Broader Consequences for the Labour Movement and Society

The Electricity Bill, 2025, is not an isolated reform.

It is part of a larger neoliberal offensive — privatizing essential services, weakening the public sector, and disempowering organized labour.

  • It will undermine the collective strength of power-sector unions, one of the strongest bastions of the public-sector movement.
  • It will increase inequality between urban and rural India.
  • It will erode democratic control over a vital sector that touches every household and enterprise.
  • It will replace public accountability with corporate impunity.

The Trade Union Stand: Reject Privatization Entirely

Trade unions categorically reject any form of privatization or corporatization in the electricity sector.

Electricity generation, transmission, and distribution must remain fully public, fully accountable, and fully service-oriented.

Instead of handing over public assets to corporations, the following measures should be adopted:

  1. Strengthen Public Sector Discoms
    • Provide adequate state and central funding to modernize infrastructure and reduce technical losses.
    • Recruit and train staff instead of outsourcing and contractualization.
    • Improve efficiency through democratic worker participation, not corporate intrusion.
  2. Protect and Enhance Workers’ Rights
    • Guarantee permanent employment, pensions, and service benefits for all existing and future employees.
    • End all forms of contract labour and outsourcing.
    • Enshrine collective bargaining and trade-union recognition in law.
  3. Democratize Power-Sector Governance
    • Constitute worker-consumer councils in every Discom to participate in decision-making.
    • Ensure full transparency of accounts and budgets.
    • Public hearings at the state level before any structural or tariff change.
  4. Uphold Social and Developmental Obligations
    • Power supply to rural, agricultural, and low-income consumers must be guaranteed as a right, not a subsidy.
    • Cross-subsidization should be strengthened to promote social equity.
    • Electricity should remain affordable, universal, and uninterrupted — a public service obligation.
  5. Strengthen State Autonomy and Federal Principles
    • States must retain full authority over electricity policy, regulation, and employment in their Discoms.
    • The Centre’s role should be supportive, not supervisory.
    • Electricity policy should serve regional development, not corporate concentration.

Conclusion

The Draft Electricity (Amendment) Bill, 2025, represents a direct assault on the public sector, workers’ rights, and national sovereignty.
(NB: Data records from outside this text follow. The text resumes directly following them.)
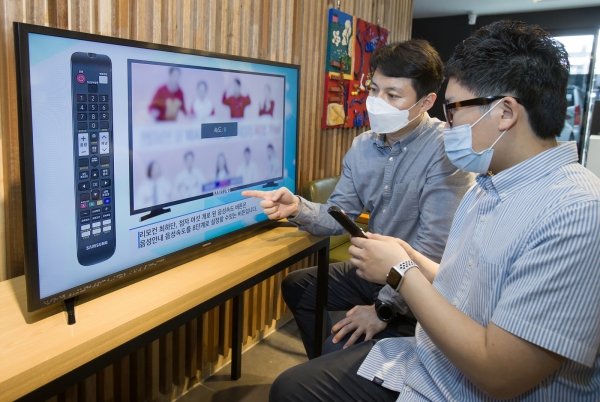 삼성전자 상품전략팀 직원이 서울 관악구에 위치한 실로암 시각장애인 복지관에서 한 시각장애인에게 삼성전자 스마트TV의 접근성 기능에 대해 설명하고 있다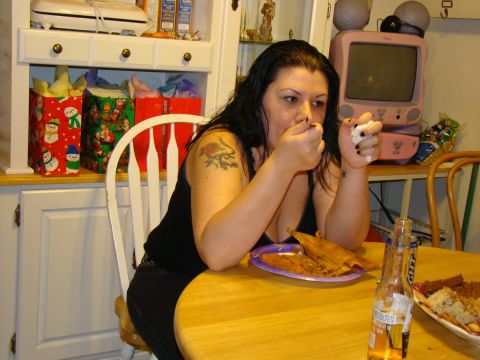 1989 Ford Bronco - A woman eats tamales at a table, with Christmas gift bags visible in the background and a pink television set on a shelf.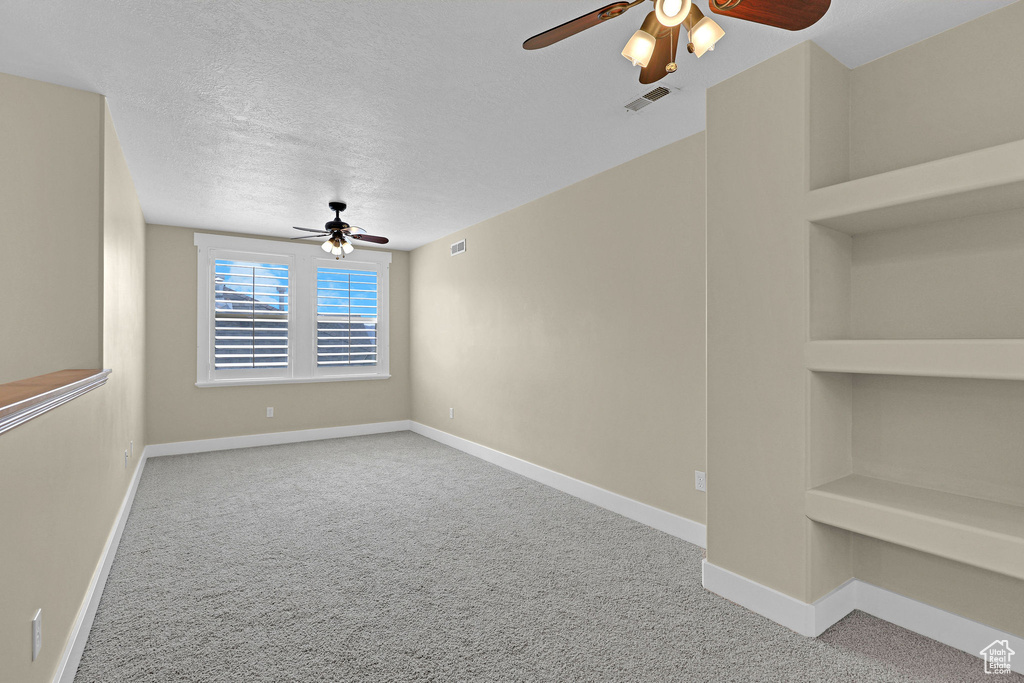 Spare room featuring baseboards, ceiling fan, and carpet flooring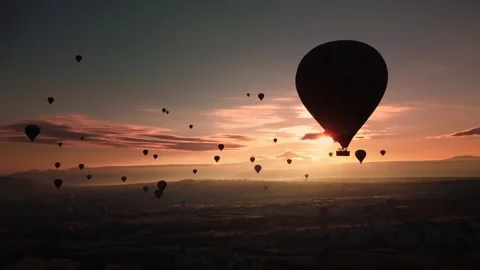 Serene scene of single hot air balloon during sunrise with distant convoy and Stock Footage 344044795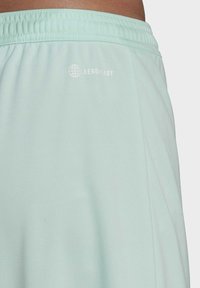 Licht mintgroene sportshorts met een elastische tailleband. Kenmerken "AEROREADY" in het wit gedrukt. Glad stoftextuur, eenvoudig ontwerp.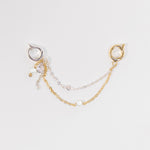 A delicate double-layered chain earring accessory featuring a gold chain with a small pearl bead and a silver chain with a clear rhinestone, attached to a gold and silver hoop earring on a light gray background.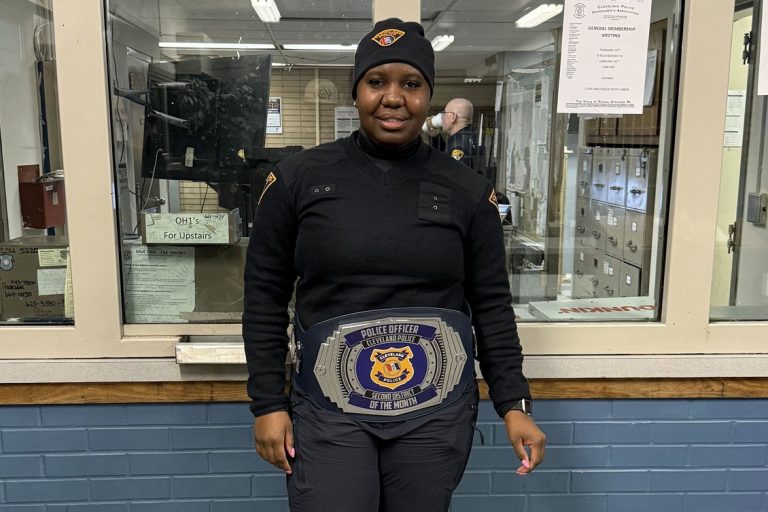 2nd District Officer of the Month Lavender with her championship belt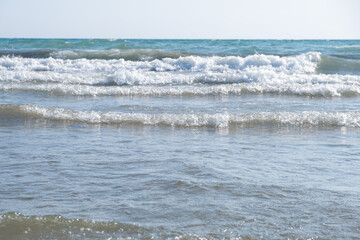 Sea waves run on the shore of the sea or ocean. Beautiful relaxing view on vacation.
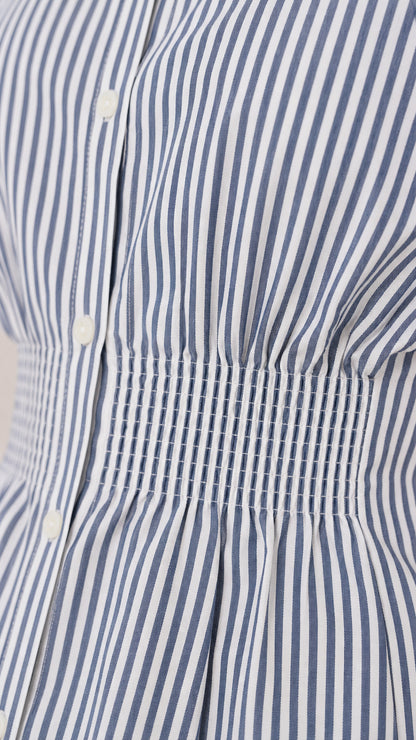 Close-up detail of blue vertical stripes and smocked waist construction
By opening the door to privatization, it endangers employment security, service equity, and democratic accountability.

For the trade union movement, the position is clear and non-negotiable:

  • Electricity must remain a public service — publicly owned, publicly managed, and publicly accountable.
  • No privatization, no corporatization, and no compromise

The real solution to the power sector’s problems lies not in selling it to private profiteers but in democratizing and strengthening public ownership, ensuring that the nation’s electricity serves people — not profit.